··· EXERCISE DATA ···

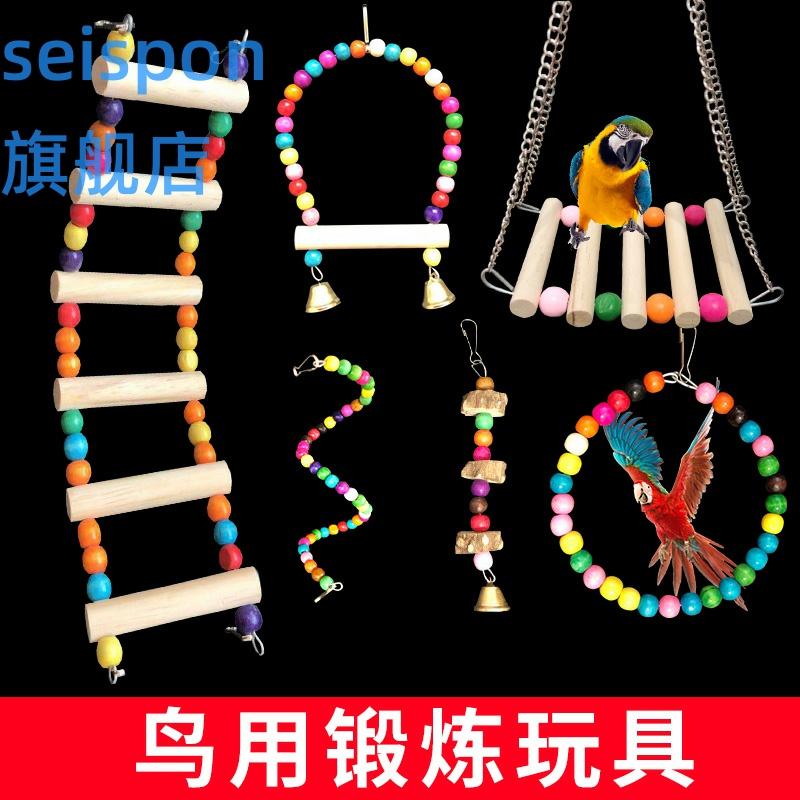 Parrot đồ chơi cung cấp nhấm nháp Xuanfeng con hổ da chim với thang mây đu vòng leo thang câu đố chim lồng thang đứng cực - Chim & Chăm sóc chim Supplies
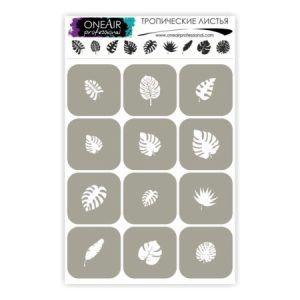 Трафареты-для-аэрографии-на-ногтях-OneAir-Тропические-листья-450x450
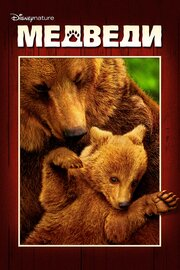 Смотреть онлайн Медведи
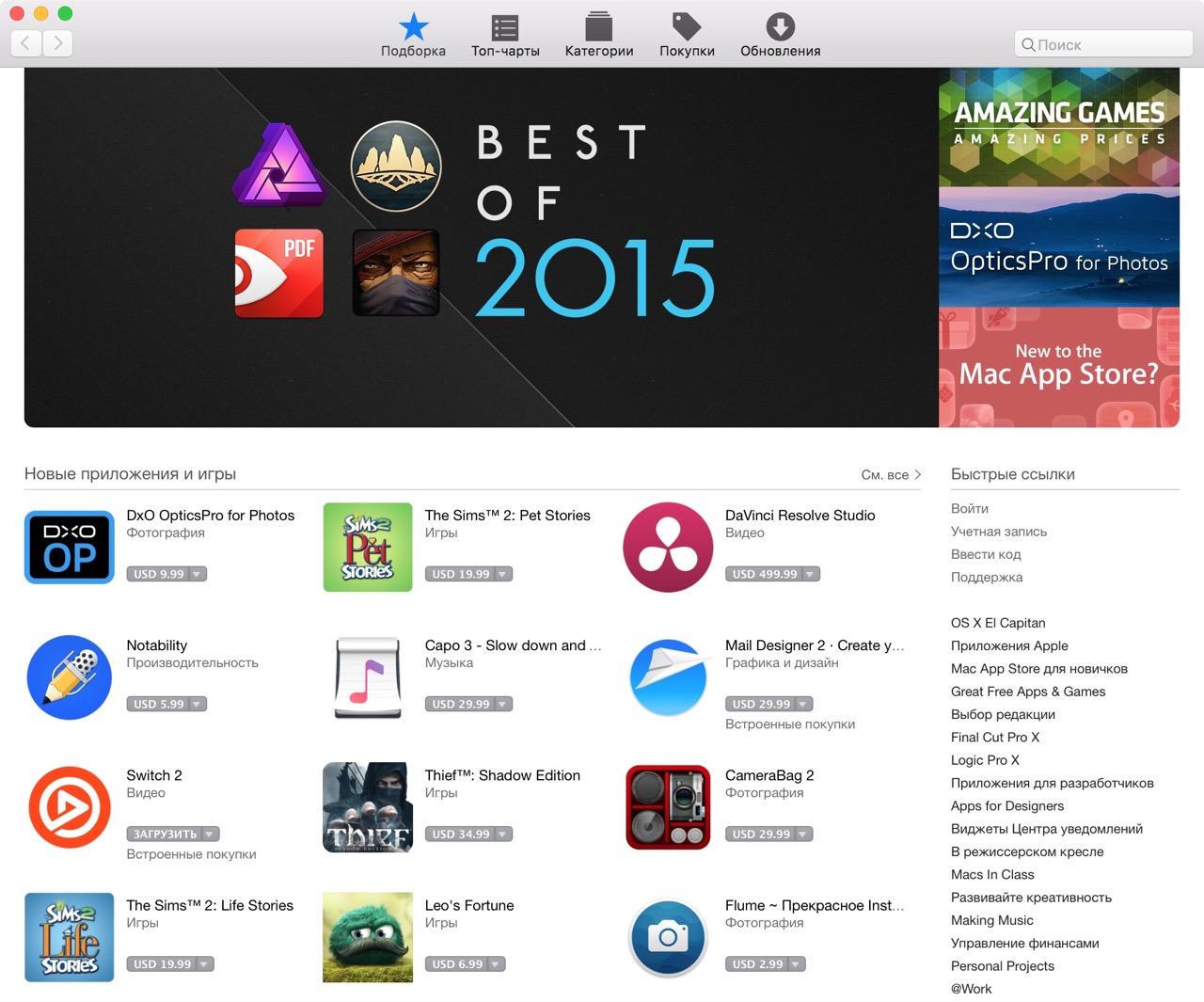 Главное окно Mac App Store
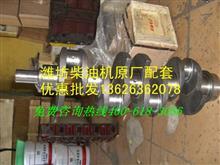 潍柴R4105D曲轴潍坊R4105ZD柴油机曲轴高压油管价格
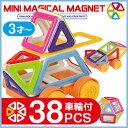 ミニマジカル マグネット38ピース 車輪付き 魔法のマグネット ミニサイズ 磁石のおもちゃ ブロック Mini Magical Magnet マグフォーマーの様に遊べます マグプレイヤー【送料無料】【宅配便】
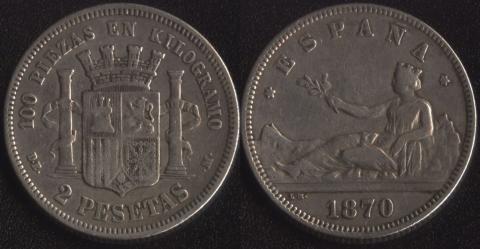 Испания 2 песеты 1870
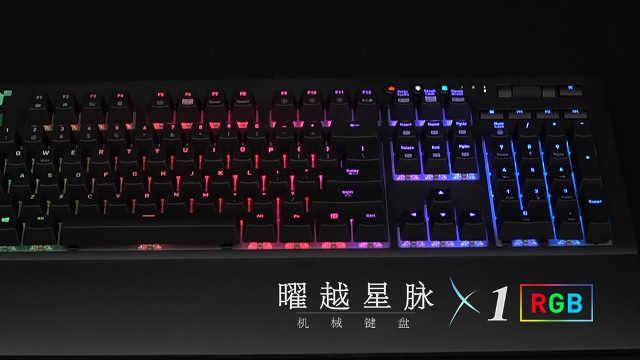 TT 星脉 X1 RGB 机械键盘上手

···

In full and without changes, repeat the listing above, but not its pictures.

 Parrot đồ chơi cung cấp nhấm nháp Xuanfeng con hổ da chim với thang mây đu vòng leo thang câu đố chim lồng thang đứng cực - Chim & Chăm sóc chim Supplies
 Трафареты-для-аэрографии-на-ногтях-OneAir-Тропические-листья-450x450
 Смотреть онлайн Медведи
 Главное окно Mac App Store
 潍柴R4105D曲轴潍坊R4105ZD柴油机曲轴高压油管价格
 ミニマジカル マグネット38ピース 車輪付き 魔法のマグネット ミニサイズ 磁石のおもちゃ ブロック Mini Magical Magnet マグフォーマーの様に遊べます マグプレイヤー【送料無料】【宅配便】
 Испания 2 песеты 1870
 TT 星脉 X1 RGB 机械键盘上手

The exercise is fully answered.